With the exception of 8Mb/s, different PDH outputs are 'mapped' into Containers (C) and then into fixed size Virtual Containers (VC). When the VC is aligned in the Tributary Unit (TU) a Pointer is added which indicates the phase of the particular VC. TU's are then grouped, via Time Division Multiplexing (TDM), into Tributary Unit Groups (TUG).

The TUGs are collated into Administrative Units (AU) via more VCs where more pointers are added (these being fixed relative to the frame). The VCs and the pointers are incorporated into the section overhead of the Synchronous Transport Module (STM). One AU forms an STM-1, 4 AUs form an STM-4. You can also get STM-16 and STM-64.

Let us follow a 2Mb/s pipe through the hierarchy.

The 2Mb/s PDH first enters a container C12 which compensates for the varying speeds via the use of stuff bits (R). Stuff opportunities are identified by S1 and S2 and these are controlled by the control bits C1 and C2 respectively. If the C bits are are 0s then the corresponding S bits contain data and if the C bits are 1s then the S bits are not defined. In the diagram below, O represents Overhead channel bits and I represents Information bits.

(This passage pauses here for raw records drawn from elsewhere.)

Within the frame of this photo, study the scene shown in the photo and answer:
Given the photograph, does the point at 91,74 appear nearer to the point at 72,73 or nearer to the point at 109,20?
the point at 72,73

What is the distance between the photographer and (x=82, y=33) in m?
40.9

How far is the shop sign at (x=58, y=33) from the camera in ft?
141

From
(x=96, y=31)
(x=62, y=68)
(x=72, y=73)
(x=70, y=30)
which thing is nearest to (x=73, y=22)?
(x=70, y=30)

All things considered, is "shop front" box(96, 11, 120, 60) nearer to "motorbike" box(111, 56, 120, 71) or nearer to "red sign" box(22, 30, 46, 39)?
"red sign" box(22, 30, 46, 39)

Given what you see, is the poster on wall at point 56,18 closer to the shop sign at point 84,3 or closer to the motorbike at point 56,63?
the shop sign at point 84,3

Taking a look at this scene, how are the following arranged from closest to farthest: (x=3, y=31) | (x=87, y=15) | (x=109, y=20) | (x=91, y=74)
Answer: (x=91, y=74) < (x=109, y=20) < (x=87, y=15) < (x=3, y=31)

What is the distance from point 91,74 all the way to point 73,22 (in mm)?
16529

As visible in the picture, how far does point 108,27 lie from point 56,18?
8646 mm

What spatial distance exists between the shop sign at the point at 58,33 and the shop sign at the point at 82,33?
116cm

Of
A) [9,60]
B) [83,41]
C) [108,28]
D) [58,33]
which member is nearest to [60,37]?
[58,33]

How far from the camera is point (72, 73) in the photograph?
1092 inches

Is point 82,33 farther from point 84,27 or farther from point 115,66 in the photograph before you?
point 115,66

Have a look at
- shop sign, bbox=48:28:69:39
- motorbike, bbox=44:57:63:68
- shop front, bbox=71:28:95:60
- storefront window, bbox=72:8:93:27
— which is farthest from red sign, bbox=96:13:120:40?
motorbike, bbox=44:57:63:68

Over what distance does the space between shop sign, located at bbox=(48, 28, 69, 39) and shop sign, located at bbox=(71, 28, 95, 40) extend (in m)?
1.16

To create the VC12 a Path Overhead (POH) is added. The POH uses Bit Interleaved Parity (BIP) to monitor errors. In addition, there are fault indicators, Far End Block Error (FEBE), Remote Fail Indicator (RFI) and Far End Receive Failure (FERF). The Signal Label is normally set at 2 to indicate asynchronous data.
A pointer is added to the VC12 which defines the phase alignment of the VC12 and this changes during transmission. Phase variation can be due to Jitter (from regeneration and multiplexing equipment) and Wander (temperature differences within the transmission media). VC12s created by different multiplexers may not be synchronous so the TU adds a pointer at a fixed position within the TU. The value of the pointer indicates the start of the VC12. If the phase of the VC12 changes then the value of the pointer changes such that if data is running faster than the TU then the pointer value is increased and if the data speed is slower then the pointer value is decreased. This difference in speed can be up to one byte per frame in SDH.
The following diagram illustrates three TU12s entering a TUG2 at three different times with the VC12 pointers indicating where the POH is for each:

The TU12 is multiplexed into a TUG 2 along with 2 other TU12s. This is achieved by interleving the bytes of each TU12 in turn. Next, seven TUG 2s are byte interleaved into a TUG 3 and then three TUG 3s can be byte interleaved to form the VC4 (see the SDH diagram above). You can see that 3 x 7 x 3 = 63 2Mb/s circuits can be contained in VC 4.